YOUR TASK: Every entry below is to be copied exactly, with nothing omitted.

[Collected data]
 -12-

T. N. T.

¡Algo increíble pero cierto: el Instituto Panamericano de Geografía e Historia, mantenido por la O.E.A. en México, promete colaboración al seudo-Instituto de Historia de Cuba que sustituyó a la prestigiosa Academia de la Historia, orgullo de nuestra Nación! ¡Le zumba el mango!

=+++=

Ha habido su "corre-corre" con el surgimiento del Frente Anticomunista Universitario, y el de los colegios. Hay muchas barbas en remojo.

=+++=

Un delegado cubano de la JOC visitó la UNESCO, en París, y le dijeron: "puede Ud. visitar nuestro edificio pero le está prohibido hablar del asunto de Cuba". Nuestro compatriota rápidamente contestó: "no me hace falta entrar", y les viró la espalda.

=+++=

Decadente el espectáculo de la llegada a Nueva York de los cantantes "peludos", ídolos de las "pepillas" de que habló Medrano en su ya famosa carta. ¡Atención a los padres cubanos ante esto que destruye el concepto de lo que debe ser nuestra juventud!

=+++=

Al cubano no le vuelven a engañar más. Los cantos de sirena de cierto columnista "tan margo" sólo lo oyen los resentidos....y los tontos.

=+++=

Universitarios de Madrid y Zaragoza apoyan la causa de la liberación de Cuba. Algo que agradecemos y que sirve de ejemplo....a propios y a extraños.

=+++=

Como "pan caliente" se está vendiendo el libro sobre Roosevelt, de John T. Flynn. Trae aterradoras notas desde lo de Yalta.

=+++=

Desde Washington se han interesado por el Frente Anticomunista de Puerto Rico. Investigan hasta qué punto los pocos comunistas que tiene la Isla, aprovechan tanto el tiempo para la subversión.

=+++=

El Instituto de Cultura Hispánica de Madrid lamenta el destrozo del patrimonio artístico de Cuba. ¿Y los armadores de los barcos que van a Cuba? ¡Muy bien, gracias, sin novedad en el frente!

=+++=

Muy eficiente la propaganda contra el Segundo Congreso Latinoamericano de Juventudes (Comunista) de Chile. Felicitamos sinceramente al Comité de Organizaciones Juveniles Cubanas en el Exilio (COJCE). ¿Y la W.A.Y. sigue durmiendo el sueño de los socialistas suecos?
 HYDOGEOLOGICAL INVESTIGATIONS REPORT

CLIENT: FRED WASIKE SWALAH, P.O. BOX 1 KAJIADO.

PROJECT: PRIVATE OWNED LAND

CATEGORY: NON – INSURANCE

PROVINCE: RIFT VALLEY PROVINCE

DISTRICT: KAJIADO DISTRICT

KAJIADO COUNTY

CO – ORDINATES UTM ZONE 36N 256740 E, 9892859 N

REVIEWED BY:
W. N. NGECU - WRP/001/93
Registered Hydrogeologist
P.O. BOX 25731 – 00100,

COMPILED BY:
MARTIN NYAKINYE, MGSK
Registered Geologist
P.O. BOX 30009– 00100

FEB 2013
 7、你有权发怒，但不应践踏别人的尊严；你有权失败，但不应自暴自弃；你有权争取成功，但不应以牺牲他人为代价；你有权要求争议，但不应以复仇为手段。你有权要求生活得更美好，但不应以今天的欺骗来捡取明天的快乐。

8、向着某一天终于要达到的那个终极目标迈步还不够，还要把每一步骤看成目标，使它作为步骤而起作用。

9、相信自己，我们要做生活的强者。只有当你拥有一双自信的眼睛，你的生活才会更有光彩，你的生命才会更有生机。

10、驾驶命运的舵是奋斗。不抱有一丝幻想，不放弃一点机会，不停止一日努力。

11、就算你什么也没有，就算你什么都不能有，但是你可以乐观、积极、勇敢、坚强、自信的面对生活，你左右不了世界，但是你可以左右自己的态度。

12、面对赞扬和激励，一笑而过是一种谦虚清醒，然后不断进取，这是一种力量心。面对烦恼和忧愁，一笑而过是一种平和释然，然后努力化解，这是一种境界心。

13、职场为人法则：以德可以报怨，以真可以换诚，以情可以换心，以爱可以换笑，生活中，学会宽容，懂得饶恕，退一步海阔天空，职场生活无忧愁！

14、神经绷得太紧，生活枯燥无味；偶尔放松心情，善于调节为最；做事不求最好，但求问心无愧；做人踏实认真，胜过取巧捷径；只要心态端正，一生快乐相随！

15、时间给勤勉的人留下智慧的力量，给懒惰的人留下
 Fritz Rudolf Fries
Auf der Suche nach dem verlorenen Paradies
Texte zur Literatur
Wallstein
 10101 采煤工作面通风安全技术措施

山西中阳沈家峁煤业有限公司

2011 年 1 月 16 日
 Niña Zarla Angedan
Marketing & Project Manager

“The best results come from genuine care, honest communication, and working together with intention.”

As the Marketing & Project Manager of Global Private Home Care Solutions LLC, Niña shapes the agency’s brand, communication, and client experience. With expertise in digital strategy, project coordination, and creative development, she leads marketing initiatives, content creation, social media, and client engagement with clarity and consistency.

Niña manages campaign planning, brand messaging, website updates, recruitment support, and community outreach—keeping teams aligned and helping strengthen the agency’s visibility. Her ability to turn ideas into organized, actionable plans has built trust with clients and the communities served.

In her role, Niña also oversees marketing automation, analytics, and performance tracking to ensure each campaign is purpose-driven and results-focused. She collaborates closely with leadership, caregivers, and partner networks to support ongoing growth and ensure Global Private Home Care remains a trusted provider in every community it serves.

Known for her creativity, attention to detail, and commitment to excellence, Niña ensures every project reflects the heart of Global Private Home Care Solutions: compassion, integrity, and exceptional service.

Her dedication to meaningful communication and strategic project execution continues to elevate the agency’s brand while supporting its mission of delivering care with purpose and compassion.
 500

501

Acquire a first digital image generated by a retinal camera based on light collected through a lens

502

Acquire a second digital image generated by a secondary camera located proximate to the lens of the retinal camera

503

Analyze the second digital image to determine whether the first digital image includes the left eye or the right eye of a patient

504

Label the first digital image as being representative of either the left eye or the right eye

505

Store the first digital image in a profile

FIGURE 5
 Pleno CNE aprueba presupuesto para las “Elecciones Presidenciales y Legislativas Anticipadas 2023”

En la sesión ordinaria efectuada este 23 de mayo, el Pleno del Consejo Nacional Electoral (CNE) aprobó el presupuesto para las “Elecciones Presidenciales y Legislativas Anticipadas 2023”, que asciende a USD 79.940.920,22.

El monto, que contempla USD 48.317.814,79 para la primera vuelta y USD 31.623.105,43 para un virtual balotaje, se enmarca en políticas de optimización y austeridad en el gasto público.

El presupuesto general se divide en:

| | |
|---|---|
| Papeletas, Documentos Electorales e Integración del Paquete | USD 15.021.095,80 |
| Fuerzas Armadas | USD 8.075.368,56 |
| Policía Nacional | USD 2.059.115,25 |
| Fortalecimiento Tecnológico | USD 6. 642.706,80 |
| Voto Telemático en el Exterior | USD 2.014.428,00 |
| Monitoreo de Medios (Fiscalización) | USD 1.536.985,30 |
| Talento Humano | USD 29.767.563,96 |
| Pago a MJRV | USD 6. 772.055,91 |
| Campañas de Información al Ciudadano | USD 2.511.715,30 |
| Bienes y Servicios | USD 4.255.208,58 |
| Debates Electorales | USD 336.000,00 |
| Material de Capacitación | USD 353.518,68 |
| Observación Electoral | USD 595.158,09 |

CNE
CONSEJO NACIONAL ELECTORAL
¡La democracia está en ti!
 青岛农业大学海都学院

OUTPUT BELOW:
 -12-

T. N. T.

¡Algo increíble pero cierto: el Instituto Panamericano de Geografía e Historia, mantenido por la O.E.A. en México, promete colaboración al seudo-Instituto de Historia de Cuba que sustituyó a la prestigiosa Academia de la Historia, orgullo de nuestra Nación! ¡Le zumba el mango!

=+++=

Ha habido su "corre-corre" con el surgimiento del Frente Anticomunista Universitario, y el de los colegios. Hay muchas barbas en remojo.

=+++=

Un delegado cubano de la JOC visitó la UNESCO, en París, y le dijeron: "puede Ud. visitar nuestro edificio pero le está prohibido hablar del asunto de Cuba". Nuestro compatriota rápidamente contestó: "no me hace falta entrar", y les viró la espalda.

=+++=

Decadente el espectáculo de la llegada a Nueva York de los cantantes "peludos", ídolos de las "pepillas" de que habló Medrano en su ya famosa carta. ¡Atención a los padres cubanos ante esto que destruye el concepto de lo que debe ser nuestra juventud!

=+++=

Al cubano no le vuelven a engañar más. Los cantos de sirena de cierto columnista "tan margo" sólo lo oyen los resentidos....y los tontos.

=+++=

Universitarios de Madrid y Zaragoza apoyan la causa de la liberación de Cuba. Algo que agradecemos y que sirve de ejemplo....a propios y a extraños.

=+++=

Como "pan caliente" se está vendiendo el libro sobre Roosevelt, de John T. Flynn. Trae aterradoras notas desde lo de Yalta.

=+++=

Desde Washington se han interesado por el Frente Anticomunista de Puerto Rico. Investigan hasta qué punto los pocos comunistas que tiene la Isla, aprovechan tanto el tiempo para la subversión.

=+++=

El Instituto de Cultura Hispánica de Madrid lamenta el destrozo del patrimonio artístico de Cuba. ¿Y los armadores de los barcos que van a Cuba? ¡Muy bien, gracias, sin novedad en el frente!

=+++=

Muy eficiente la propaganda contra el Segundo Congreso Latinoamericano de Juventudes (Comunista) de Chile. Felicitamos sinceramente al Comité de Organizaciones Juveniles Cubanas en el Exilio (COJCE). ¿Y la W.A.Y. sigue durmiendo el sueño de los socialistas suecos?
 HYDOGEOLOGICAL INVESTIGATIONS REPORT

CLIENT: FRED WASIKE SWALAH, P.O. BOX 1 KAJIADO.

PROJECT: PRIVATE OWNED LAND

CATEGORY: NON – INSURANCE

PROVINCE: RIFT VALLEY PROVINCE

DISTRICT: KAJIADO DISTRICT

KAJIADO COUNTY

CO – ORDINATES UTM ZONE 36N 256740 E, 9892859 N

REVIEWED BY:
W. N. NGECU - WRP/001/93
Registered Hydrogeologist
P.O. BOX 25731 – 00100,

COMPILED BY:
MARTIN NYAKINYE, MGSK
Registered Geologist
P.O. BOX 30009– 00100

FEB 2013
 7、你有权发怒，但不应践踏别人的尊严；你有权失败，但不应自暴自弃；你有权争取成功，但不应以牺牲他人为代价；你有权要求争议，但不应以复仇为手段。你有权要求生活得更美好，但不应以今天的欺骗来捡取明天的快乐。

8、向着某一天终于要达到的那个终极目标迈步还不够，还要把每一步骤看成目标，使它作为步骤而起作用。

9、相信自己，我们要做生活的强者。只有当你拥有一双自信的眼睛，你的生活才会更有光彩，你的生命才会更有生机。

10、驾驶命运的舵是奋斗。不抱有一丝幻想，不放弃一点机会，不停止一日努力。

11、就算你什么也没有，就算你什么都不能有，但是你可以乐观、积极、勇敢、坚强、自信的面对生活，你左右不了世界，但是你可以左右自己的态度。

12、面对赞扬和激励，一笑而过是一种谦虚清醒，然后不断进取，这是一种力量心。面对烦恼和忧愁，一笑而过是一种平和释然，然后努力化解，这是一种境界心。

13、职场为人法则：以德可以报怨，以真可以换诚，以情可以换心，以爱可以换笑，生活中，学会宽容，懂得饶恕，退一步海阔天空，职场生活无忧愁！

14、神经绷得太紧，生活枯燥无味；偶尔放松心情，善于调节为最；做事不求最好，但求问心无愧；做人踏实认真，胜过取巧捷径；只要心态端正，一生快乐相随！

15、时间给勤勉的人留下智慧的力量，给懒惰的人留下
 Fritz Rudolf Fries
Auf der Suche nach dem verlorenen Paradies
Texte zur Literatur
Wallstein
 10101 采煤工作面通风安全技术措施

山西中阳沈家峁煤业有限公司

2011 年 1 月 16 日
 Niña Zarla Angedan
Marketing & Project Manager

“The best results come from genuine care, honest communication, and working together with intention.”

As the Marketing & Project Manager of Global Private Home Care Solutions LLC, Niña shapes the agency’s brand, communication, and client experience. With expertise in digital strategy, project coordination, and creative development, she leads marketing initiatives, content creation, social media, and client engagement with clarity and consistency.

Niña manages campaign planning, brand messaging, website updates, recruitment support, and community outreach—keeping teams aligned and helping strengthen the agency’s visibility. Her ability to turn ideas into organized, actionable plans has built trust with clients and the communities served.

In her role, Niña also oversees marketing automation, analytics, and performance tracking to ensure each campaign is purpose-driven and results-focused. She collaborates closely with leadership, caregivers, and partner networks to support ongoing growth and ensure Global Private Home Care remains a trusted provider in every community it serves.

Known for her creativity, attention to detail, and commitment to excellence, Niña ensures every project reflects the heart of Global Private Home Care Solutions: compassion, integrity, and exceptional service.

Her dedication to meaningful communication and strategic project execution continues to elevate the agency’s brand while supporting its mission of delivering care with purpose and compassion.
 500

501

Acquire a first digital image generated by a retinal camera based on light collected through a lens

502

Acquire a second digital image generated by a secondary camera located proximate to the lens of the retinal camera

503

Analyze the second digital image to determine whether the first digital image includes the left eye or the right eye of a patient

504

Label the first digital image as being representative of either the left eye or the right eye

505

Store the first digital image in a profile

FIGURE 5
 Pleno CNE aprueba presupuesto para las “Elecciones Presidenciales y Legislativas Anticipadas 2023”

En la sesión ordinaria efectuada este 23 de mayo, el Pleno del Consejo Nacional Electoral (CNE) aprobó el presupuesto para las “Elecciones Presidenciales y Legislativas Anticipadas 2023”, que asciende a USD 79.940.920,22.

El monto, que contempla USD 48.317.814,79 para la primera vuelta y USD 31.623.105,43 para un virtual balotaje, se enmarca en políticas de optimización y austeridad en el gasto público.

El presupuesto general se divide en:

| | |
|---|---|
| Papeletas, Documentos Electorales e Integración del Paquete | USD 15.021.095,80 |
| Fuerzas Armadas | USD 8.075.368,56 |
| Policía Nacional | USD 2.059.115,25 |
| Fortalecimiento Tecnológico | USD 6. 642.706,80 |
| Voto Telemático en el Exterior | USD 2.014.428,00 |
| Monitoreo de Medios (Fiscalización) | USD 1.536.985,30 |
| Talento Humano | USD 29.767.563,96 |
| Pago a MJRV | USD 6. 772.055,91 |
| Campañas de Información al Ciudadano | USD 2.511.715,30 |
| Bienes y Servicios | USD 4.255.208,58 |
| Debates Electorales | USD 336.000,00 |
| Material de Capacitación | USD 353.518,68 |
| Observación Electoral | USD 595.158,09 |

CNE
CONSEJO NACIONAL ELECTORAL
¡La democracia está en ti!
 青岛农业大学海都学院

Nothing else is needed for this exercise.